- [Task prompt]: Return all the lines below in which the string "name" appears.

- [Data to process]:

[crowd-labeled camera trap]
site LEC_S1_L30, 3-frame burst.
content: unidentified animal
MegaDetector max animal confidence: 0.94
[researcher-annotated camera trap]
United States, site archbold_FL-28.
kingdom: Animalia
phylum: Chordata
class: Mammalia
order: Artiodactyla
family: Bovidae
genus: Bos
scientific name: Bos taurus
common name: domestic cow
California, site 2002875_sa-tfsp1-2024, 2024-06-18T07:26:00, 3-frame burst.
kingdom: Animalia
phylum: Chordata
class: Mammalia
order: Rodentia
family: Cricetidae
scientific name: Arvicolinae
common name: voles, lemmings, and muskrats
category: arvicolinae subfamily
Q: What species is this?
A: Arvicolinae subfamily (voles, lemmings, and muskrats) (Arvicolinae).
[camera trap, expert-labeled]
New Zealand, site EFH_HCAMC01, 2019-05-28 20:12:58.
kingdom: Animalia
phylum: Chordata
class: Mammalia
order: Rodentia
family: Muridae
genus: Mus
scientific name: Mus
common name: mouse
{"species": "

- [Written response]:
scientific name: Bos taurus
common name: domestic cow
scientific name: Arvicolinae
common name: voles, lemmings, and muskrats
scientific name: Mus
common name: mouse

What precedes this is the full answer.